::: Text provided :::
“If a more advanced life form were given the task of providing to the human species a tool that possessed the potential to save itself from itself, it would have invented the Internet. What remains to be seen is whether the species is sufficiently evolved to properly manage the tool.”
– My thought for the day published in Comlink, 12/31/1996
The net neutrality issue is finally being debated, thanks not to populist politics, but rather the supply and demand dynamics of electromagnetic spectrum. Unfortunately, I believe activists and advocates have been exploited all along on this issue, often apparently without their awareness.
I beg people to not limit their scope or the debate to consumer publishing and communication, which may account for the super majority of time and bandwidth, but a tiny portion of impact. The modern Internet increasingly represents the service economy worldwide—meaning the majority of the U.S. jobs and economy, the marketing and transaction mechanism for global trade, banking, education, and e-government. Even raw commodities are substantially included in this debate as the pricing, marketing, education, trade and logistics are increasingly conducted over the Internet. Internet economics and global economics are now substantially the same issue, so this is much less an access and free speech issue today than one of global economic security—one cannot function without the other.
When was the net neutral?
For a very brief time following the commercialization of the Internet, the medium was a reasonably level playing field. Small businesses around the world were able to sell products through an uncorrupted distribution channel in a manner that was sustainable with modest upfront investment and could scale with organic revenue. From 1995 through 1997, or before the trillion dollar herd stampeded, a very diverse and functional economy was in its infancy. It was then a classic pay as you go system that was mutually beneficial to customer and vendor. The burgeoning sustainable economy was then substantially replaced by the largest price war in human history, and quickly transformed into a battle of manipulation between institutions, regions, and nations as the scope and scale of the opportunity and threat became apparent.
This historic and relatively pure medium, which I referred to as phase 1 of e-commerce (IJHIT- ISBN 0-9624990-8-0), lasted less than three years. As institutional investors began to study growth rates in cases like our incubator, even relatively challenged MBA analysts of the type that tend to filter institutional investments could see the best opportunity since the wheel, but few could see the collective damage of their individual behavior. To do so would have been career suicide anyway—truth wasn’t politically correct in this era.
Companies like Amazon were founded that would require several billion dollars in funding before break even, and many years of profits in the best of the best to earn back their ‘start-up costs’. Amazon was at least charging for products with a real business model; many that followed were pure capital predators, some of which went beyond giving away free services that cost tens of $millions to paying more for eyeballs than the profit margins of advertisers could pay for.
What drove the predatory insanity?
Some pension funds saw the medium as the answer to decades of under-funding amidst cost of living inflation that was increasingly self-created. University endowments began to achieve academic Nirvana where in some cases funds became so large with such high returns that the most expensive institutions could have provided free education, but did not—rather salaries, bonuses and overhead grew. Dorm rats who lusted for rich parties paid for by others were drawn to capital centers where get-rich-and-out investors manipulated relationships from seed to exit in what appeared to me to be systemic fraud. Governments surrounding the capital centers on the coasts became so fat on the feast that their self-destructive engines would soon redefine unsustainable. Fly over states suffered with an increasingly difficult moral dilemma—participate in the frenzy or starve? Does this sound like a level playing field?
::: Records shown :::
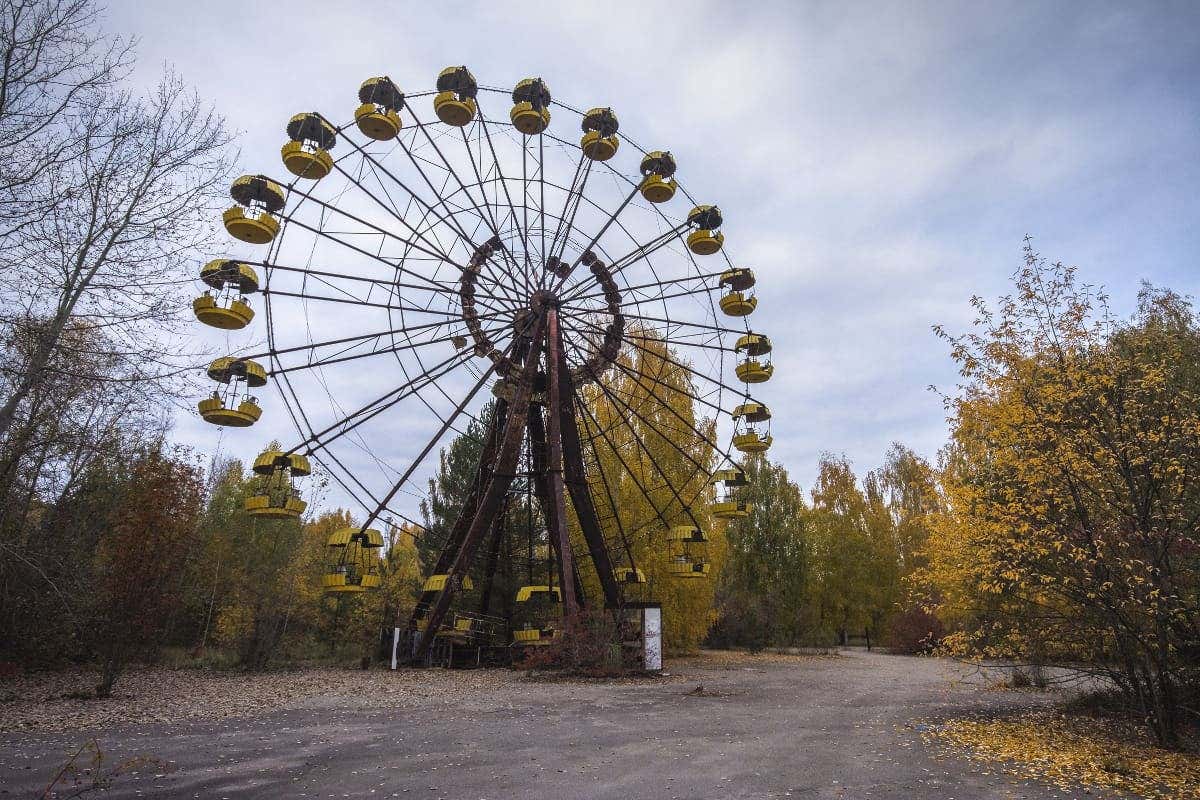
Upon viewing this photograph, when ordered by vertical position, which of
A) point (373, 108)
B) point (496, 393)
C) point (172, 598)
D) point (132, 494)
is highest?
point (373, 108)

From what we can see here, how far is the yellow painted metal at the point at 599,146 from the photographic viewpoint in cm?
1922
:::
**What needs to be done**
Translate this sentence from the essay on net neutrality into Spanish: "It was then a classic pay as you go system that was mutually beneficial to customer and vendor." The entries aren't needed for anything here.

**Response to this task**
En aquel entonces era un sistema clásico de pago por uso que beneficiaba mutuamente al cliente y al vendedor.